● **Stored items**:
■ ■ ■ ■

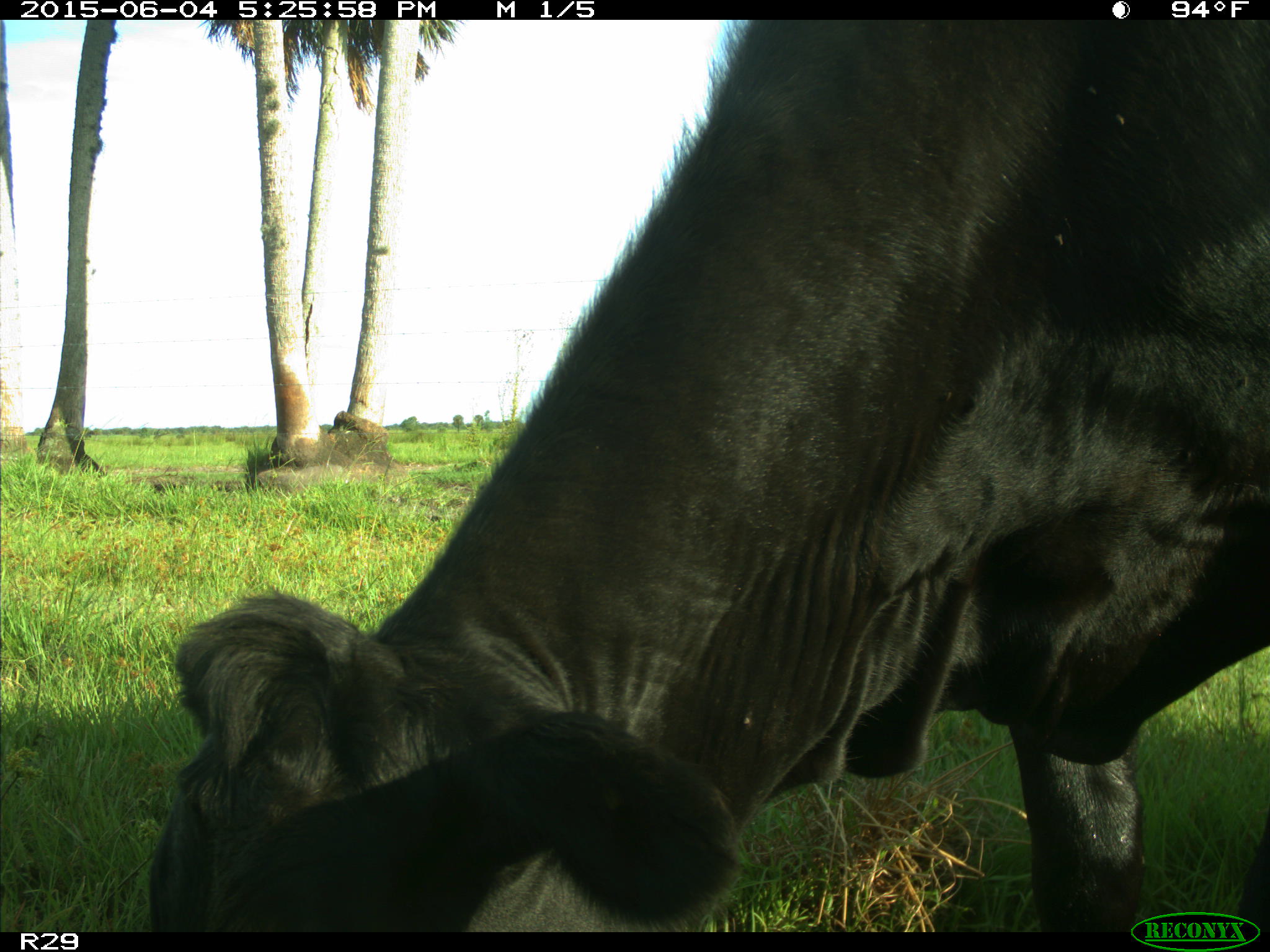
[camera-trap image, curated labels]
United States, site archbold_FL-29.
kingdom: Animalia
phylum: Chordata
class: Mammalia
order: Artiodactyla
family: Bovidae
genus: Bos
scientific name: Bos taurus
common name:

■ ■ ■ ■

● **Task description**: Although the records contain pictures, transcribe only their text, exactly as written.

● **Solution to this task**:
[camera-trap image, curated labels]
United States, site archbold_FL-29.
kingdom: Animalia
phylum: Chordata
class: Mammalia
order: Artiodactyla
family: Bovidae
genus: Bos
scientific name: Bos taurus
common name:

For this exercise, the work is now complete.